Geometry is simple. A rectangle divided into two domains 1 and 2 seprated by an interface.
Two mixtures are created "kerosene phase" having components "kerosene" n "aceticacid" AND "water phase" having components "water" n "aceticacid".
In domain 1: there is only kerosene phase with known acetic acid mass fraction. (kerosene is contraint)
In domain 2: there is only water phase with known acetic acid mass fraction. (water is constraint)
CFX initialization i have done:
SELECTED KEROSENE PHASE
kerosene phase-volume fraction :1
acetic acid-mass fraction:0.009
SELECTED WATER PHASE
water phase-volume fraction:0
acetic acid -mass fraction:0
now when i monitored mass fraction of water of water phase in domain 1 its showing 1 and not 0.
Although i have specified water phase volume fraction to be 0, the mass fraction of water is being calculated from the constraint i.e. 1-acetic acid mass fraction(=0) which gives 1.But i want water mass fraction in domain 1 to be 0.
I must be doing some mistakes.
It sounds like everything is a liquid.

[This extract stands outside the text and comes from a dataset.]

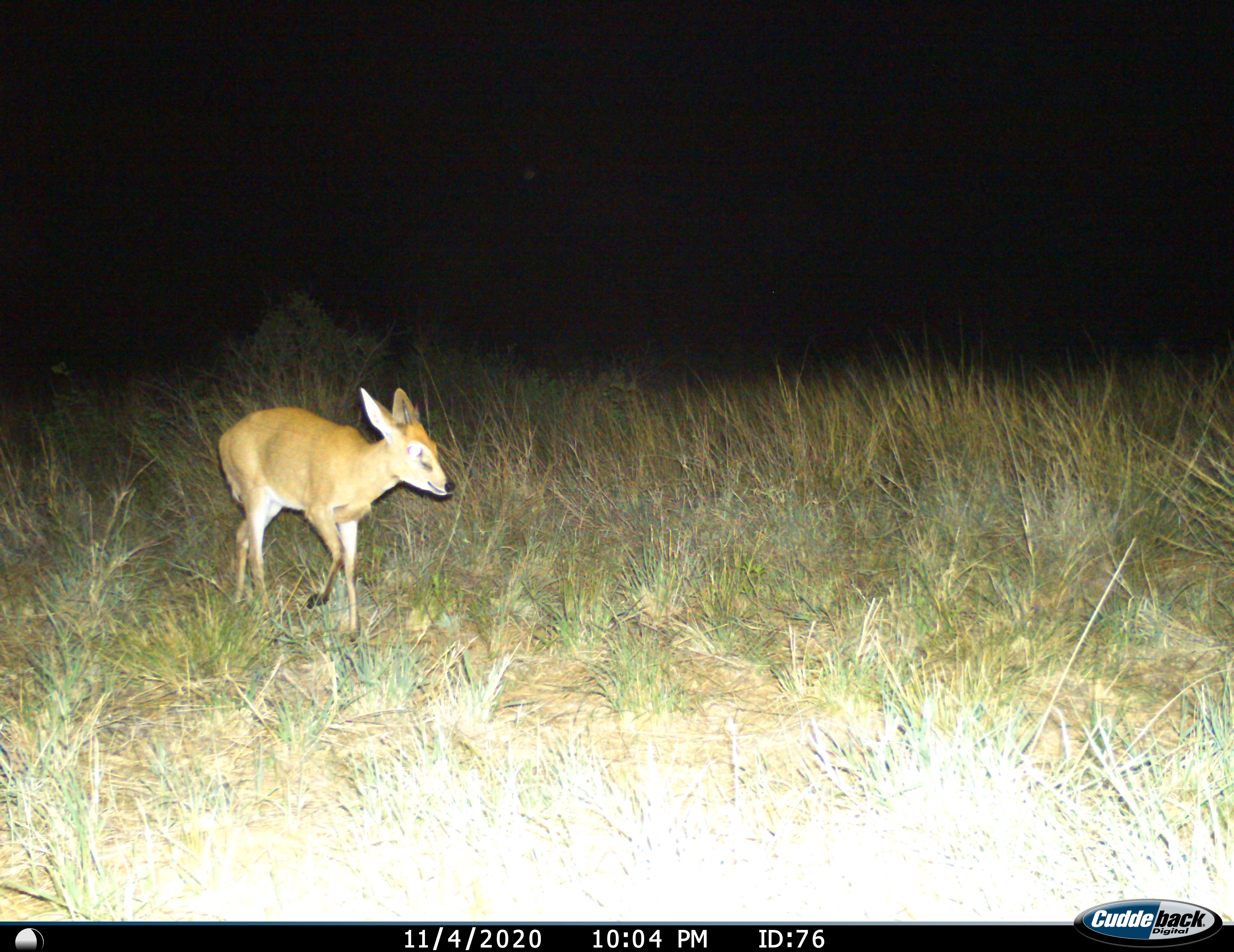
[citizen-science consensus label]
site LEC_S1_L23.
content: unidentified animal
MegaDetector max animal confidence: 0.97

This means it is not a multiphase model. Why did you choose a multiphase model?
water phase and kerosene phase are immiscible, so, i am using multiphase model. And initially acetic acid is present only in kerosene phase which by diffusion transfers to the water phase.
And the boundary between the domains - do the kerosene and water mix, or are they kept separate?
Are you using a free surface model or some other eularian model for the kerosene/water mixture?
kerosene and water does not mix. I am using free surface model.
Earlier I tried it as single phase model, and the boundary between domains were specified as wall, such that water and kerosene does not mix. For acetic acid, mass transfer was forced by adding source terms subdomain.This worked but the concentration of acetic acid changes in the whole domain at once. But this model does not allow natural diffusion of acetic acid from kerosene to water neither convetion diffusion in the domain.
I also tried adding source terms to the domain-boundary instead but this did not work.
Does the interface between the water and kerosene move?
Your comment about the source term - then just apply the source term to the interface/boundary. Obviously you cannot apply the source term to the whole domain.
Interface does not move.
I tried applying source term to the boundary/interface, but in that case the result is not good its weired. I'll try that again and see what is the result.
for the boundary source i have two options, which do you think should be used
1. k*((ave(reactant.molconc)@Boundary 1)-(ave(reactant.molconc)@Boundary 2))*reactant.mw
k is some appropriate term
Domain 1 is the left part of the rectangle and domain 2 is the right half. The common boundary has between the domains has boundary 1 in domain 1 and boundary 2 in domain 2
If the boundary does not move then do not use a multiphase approach. Use two single phase domains (there is an expert parameter to allow you to put different fluids in separate domains, do a search of the forum to find it), and connect them with an interface. Turn off the p/mom interface, but define your own mass fraction equation. Then you do not need multiphase models.
For your transfer equation why are you using average concentrations? Surely the important thing is the local concentration at either side of the interface. You will have to use some sort of mass fraction interface to do this I think.
Thankyou very much for you reply
I tried with the source term to the interface (the 1st choice from my previous reply) and its working almost fine. I also found out why it did not work earlier(probably due to wrong i.e. very high k value)
Now, to make the model better, I will try to find that expert parameter and other usefuls tips as metioned by you.